One day she was acting weird.  Constantly chasing her tail, running through the house, and being a general pain in the tush.  Getting frustrated, I remarked out loud- "Jeez Molly, what is wrong with you!?"

Michael looked at me and said "Nothing is wrong with her mom, she's just autistic too."

Huh, the boy might have a point.  Obsessive behavior, no communication skills, hyperactivity, lack of awareness of danger, and excessive tail flapping- maybe the boy was on to something?

She would bark at anything- stars, moon, wind, fence- it was all fair game.  If we were lucky, one of us would hear her outside and alert whomever was closest to the patio door with a simple direction- "DOG!"  That word meant- open the door, yell at Molly to be quiet, and/or trick her into coming back inside.

One time John was closest to the patio- and after grumbling quietly to himself, Andy said to him:

"Dad- her name is Molly!  Not damn dog, last dog we're ever going to have!"
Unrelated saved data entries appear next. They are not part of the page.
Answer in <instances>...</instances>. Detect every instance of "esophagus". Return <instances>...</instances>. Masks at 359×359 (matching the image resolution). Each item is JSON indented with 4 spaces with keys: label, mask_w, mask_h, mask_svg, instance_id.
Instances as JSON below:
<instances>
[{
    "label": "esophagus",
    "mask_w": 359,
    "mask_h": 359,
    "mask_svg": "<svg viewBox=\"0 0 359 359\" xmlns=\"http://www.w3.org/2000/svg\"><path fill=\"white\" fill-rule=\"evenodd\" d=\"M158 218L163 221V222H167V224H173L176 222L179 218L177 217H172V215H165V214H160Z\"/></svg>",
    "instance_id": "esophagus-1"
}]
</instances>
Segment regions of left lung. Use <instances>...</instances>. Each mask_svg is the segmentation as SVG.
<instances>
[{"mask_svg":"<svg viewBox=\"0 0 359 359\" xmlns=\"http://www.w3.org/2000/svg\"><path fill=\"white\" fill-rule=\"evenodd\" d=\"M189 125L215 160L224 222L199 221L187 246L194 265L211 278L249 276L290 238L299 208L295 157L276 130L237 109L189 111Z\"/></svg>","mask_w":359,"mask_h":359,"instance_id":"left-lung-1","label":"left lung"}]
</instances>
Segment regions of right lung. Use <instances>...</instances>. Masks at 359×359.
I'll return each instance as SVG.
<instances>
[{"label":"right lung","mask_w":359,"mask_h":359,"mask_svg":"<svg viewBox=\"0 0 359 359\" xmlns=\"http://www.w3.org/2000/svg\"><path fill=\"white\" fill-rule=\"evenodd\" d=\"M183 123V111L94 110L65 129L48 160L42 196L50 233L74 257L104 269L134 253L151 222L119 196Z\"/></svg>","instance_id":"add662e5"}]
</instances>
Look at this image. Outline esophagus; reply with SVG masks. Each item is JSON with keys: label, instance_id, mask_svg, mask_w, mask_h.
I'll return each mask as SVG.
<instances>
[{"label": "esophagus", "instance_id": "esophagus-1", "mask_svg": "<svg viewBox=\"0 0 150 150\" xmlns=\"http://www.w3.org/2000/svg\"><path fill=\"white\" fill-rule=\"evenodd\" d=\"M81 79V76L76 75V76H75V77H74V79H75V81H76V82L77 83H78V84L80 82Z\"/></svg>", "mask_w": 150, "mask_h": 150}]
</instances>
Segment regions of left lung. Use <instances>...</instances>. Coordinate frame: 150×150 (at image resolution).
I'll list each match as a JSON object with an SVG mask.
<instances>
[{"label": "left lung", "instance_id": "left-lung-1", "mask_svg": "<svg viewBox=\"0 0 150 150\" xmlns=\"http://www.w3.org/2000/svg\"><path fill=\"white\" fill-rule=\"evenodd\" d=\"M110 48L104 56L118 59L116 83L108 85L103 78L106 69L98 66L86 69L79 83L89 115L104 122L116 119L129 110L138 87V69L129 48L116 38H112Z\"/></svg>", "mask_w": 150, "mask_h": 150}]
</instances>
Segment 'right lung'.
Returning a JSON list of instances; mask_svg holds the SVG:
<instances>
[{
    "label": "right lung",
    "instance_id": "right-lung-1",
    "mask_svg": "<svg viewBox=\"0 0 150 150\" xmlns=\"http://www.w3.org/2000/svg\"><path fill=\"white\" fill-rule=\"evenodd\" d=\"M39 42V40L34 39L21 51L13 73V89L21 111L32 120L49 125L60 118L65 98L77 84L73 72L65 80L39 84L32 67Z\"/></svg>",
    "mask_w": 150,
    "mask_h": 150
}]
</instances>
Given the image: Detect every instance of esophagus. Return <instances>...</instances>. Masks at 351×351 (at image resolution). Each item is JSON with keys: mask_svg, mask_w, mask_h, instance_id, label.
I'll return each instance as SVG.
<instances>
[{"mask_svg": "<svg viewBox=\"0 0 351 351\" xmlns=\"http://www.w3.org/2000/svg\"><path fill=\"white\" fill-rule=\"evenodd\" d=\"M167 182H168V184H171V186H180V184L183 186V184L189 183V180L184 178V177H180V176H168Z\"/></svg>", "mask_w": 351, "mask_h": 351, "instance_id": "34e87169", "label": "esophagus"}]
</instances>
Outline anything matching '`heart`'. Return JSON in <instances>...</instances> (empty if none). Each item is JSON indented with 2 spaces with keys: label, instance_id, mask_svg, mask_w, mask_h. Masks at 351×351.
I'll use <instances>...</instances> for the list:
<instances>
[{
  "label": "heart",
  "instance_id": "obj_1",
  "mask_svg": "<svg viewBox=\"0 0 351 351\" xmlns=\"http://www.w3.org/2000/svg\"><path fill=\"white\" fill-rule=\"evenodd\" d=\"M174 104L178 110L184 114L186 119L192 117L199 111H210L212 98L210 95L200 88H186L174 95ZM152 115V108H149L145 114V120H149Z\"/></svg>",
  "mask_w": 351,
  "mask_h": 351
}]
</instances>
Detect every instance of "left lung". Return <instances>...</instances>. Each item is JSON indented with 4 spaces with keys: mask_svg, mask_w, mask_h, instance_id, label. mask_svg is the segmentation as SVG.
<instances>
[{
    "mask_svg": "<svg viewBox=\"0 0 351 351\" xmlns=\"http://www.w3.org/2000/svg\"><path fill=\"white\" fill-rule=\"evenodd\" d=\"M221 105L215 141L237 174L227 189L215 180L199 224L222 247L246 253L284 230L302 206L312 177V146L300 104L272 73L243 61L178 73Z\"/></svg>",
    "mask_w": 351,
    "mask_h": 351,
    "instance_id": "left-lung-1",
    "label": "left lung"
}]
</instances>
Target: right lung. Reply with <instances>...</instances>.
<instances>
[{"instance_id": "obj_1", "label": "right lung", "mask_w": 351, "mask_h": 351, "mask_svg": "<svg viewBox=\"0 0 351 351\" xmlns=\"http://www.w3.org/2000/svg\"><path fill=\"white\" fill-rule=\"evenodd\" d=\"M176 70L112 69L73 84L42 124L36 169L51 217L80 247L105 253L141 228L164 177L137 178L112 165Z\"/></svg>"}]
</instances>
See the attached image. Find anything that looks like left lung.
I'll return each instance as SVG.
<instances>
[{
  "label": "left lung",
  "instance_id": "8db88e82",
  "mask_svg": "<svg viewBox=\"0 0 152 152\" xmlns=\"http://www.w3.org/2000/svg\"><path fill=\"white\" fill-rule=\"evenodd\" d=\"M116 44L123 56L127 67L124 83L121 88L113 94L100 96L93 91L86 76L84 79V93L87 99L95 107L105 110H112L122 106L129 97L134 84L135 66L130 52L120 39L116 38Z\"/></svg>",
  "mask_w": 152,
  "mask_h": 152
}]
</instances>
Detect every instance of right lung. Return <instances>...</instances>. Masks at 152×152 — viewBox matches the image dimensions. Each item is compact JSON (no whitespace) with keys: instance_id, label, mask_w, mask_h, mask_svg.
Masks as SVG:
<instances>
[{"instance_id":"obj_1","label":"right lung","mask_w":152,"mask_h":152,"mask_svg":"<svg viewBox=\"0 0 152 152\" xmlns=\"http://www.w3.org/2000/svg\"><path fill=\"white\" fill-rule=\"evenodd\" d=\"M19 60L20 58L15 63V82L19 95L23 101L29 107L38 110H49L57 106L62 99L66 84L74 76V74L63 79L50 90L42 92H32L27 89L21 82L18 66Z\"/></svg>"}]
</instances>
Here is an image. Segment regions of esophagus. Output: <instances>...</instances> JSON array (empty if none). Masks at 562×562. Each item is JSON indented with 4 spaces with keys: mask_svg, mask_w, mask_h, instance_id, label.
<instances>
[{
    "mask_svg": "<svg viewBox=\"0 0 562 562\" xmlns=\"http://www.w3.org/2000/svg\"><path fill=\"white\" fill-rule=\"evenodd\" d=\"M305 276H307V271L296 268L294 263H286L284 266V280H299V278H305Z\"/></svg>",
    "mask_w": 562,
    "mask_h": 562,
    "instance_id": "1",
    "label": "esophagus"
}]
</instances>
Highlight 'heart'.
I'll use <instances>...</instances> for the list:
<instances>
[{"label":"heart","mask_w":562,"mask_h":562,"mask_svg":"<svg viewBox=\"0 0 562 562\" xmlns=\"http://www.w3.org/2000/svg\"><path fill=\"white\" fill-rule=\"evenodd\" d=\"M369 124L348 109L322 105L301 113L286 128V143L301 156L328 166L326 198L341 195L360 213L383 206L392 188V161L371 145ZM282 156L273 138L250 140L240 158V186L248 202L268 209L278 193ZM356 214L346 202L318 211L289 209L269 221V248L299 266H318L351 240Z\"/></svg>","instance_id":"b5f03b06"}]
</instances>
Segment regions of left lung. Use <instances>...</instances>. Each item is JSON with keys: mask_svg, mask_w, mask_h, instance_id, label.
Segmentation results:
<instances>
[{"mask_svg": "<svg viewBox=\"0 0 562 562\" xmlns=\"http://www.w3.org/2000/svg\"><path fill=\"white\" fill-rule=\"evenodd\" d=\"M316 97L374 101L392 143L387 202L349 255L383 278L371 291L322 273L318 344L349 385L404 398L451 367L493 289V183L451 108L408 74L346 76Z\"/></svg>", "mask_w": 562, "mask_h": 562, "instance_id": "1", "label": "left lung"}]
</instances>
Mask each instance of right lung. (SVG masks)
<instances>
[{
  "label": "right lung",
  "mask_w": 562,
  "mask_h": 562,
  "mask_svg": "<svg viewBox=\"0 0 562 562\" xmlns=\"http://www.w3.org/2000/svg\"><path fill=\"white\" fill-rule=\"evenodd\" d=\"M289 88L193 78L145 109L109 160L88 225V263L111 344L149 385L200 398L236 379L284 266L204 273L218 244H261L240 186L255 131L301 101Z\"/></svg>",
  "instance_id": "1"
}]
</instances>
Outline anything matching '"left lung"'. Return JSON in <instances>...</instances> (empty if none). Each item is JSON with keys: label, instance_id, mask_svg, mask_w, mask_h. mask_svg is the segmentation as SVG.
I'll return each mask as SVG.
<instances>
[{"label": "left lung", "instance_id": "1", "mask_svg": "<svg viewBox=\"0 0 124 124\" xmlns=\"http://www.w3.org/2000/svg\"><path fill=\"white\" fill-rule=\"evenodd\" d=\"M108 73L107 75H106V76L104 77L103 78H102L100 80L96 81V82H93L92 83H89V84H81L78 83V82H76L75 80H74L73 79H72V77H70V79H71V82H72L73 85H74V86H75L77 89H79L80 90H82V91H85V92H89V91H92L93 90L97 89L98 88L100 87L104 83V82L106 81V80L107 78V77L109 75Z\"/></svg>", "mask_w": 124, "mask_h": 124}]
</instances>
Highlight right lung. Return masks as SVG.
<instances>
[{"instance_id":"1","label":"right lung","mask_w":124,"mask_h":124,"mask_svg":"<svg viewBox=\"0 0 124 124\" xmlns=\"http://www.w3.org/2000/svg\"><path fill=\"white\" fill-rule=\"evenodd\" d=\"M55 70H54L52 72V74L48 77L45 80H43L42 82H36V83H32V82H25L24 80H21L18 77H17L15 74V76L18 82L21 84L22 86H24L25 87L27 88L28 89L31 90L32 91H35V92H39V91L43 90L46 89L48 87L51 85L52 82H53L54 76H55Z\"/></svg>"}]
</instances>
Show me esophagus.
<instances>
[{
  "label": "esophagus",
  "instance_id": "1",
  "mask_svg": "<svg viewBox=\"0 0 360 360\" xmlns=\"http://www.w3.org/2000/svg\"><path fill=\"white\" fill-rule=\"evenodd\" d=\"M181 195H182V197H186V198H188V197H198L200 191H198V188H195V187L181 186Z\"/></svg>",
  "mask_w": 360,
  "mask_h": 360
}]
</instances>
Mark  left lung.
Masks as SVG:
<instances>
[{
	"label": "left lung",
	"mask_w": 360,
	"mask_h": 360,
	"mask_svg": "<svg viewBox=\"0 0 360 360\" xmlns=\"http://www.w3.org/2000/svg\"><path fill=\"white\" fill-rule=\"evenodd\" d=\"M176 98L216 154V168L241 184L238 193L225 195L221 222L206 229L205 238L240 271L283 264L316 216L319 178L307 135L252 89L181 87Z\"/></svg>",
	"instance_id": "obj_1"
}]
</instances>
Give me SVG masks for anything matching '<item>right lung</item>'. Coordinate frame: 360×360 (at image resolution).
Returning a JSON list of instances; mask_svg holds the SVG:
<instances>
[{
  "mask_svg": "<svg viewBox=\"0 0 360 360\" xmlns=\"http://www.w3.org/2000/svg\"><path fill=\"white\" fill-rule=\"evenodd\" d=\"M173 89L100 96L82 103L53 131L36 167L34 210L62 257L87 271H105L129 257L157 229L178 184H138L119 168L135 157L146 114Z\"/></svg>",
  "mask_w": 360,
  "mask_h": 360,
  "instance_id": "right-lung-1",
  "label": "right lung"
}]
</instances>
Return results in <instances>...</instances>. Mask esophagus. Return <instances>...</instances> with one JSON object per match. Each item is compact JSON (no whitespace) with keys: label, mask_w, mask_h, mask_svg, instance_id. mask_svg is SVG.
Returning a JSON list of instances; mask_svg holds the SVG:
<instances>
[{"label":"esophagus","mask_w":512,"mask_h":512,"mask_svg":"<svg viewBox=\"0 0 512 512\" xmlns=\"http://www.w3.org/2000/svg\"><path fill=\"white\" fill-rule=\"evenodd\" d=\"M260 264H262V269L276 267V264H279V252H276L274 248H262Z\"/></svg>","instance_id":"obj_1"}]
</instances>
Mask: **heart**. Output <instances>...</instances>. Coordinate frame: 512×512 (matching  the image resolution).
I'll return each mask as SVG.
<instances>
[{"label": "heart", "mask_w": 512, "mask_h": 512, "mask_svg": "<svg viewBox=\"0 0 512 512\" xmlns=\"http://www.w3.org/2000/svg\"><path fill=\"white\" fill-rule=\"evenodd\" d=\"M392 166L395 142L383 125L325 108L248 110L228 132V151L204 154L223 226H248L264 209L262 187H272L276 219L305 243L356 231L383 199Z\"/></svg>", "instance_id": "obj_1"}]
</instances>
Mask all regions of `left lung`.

She lived for just over 8 years and answered to many names.  Putzer, Molls, Baby Girl, and Land Shark.  She is buried under the maple tree in the backyard she tried to pull up as a puppy.  She left us quietly, peacefully and there will never be another one like her. She taught our family many lessons- patience, responsibility, tolerance, self control, but mostly- how to love unconditionally regardless of the quirks. 

After she passed, I commented to John that I felt bad about not realizing how sick she had become.  I wondered if we could have fought harder to save her had we known about the tumor. 

"Amy, you fought for that dog from the day we brought her home until this morning.  You fought when she was up for adoption, when she had kennel cough, when she destroyed something, and every time I grouched about her barking. She was in your arms the moment she left this Earth.  You fought for that dog every day of her life- and she knew it.  She was always 'your dog'."

I hope people say the same things about how we raised our kids.  My headstone could read:

"She fought for her kids just like she fought for her dog."

I'll have to think about that epitaph.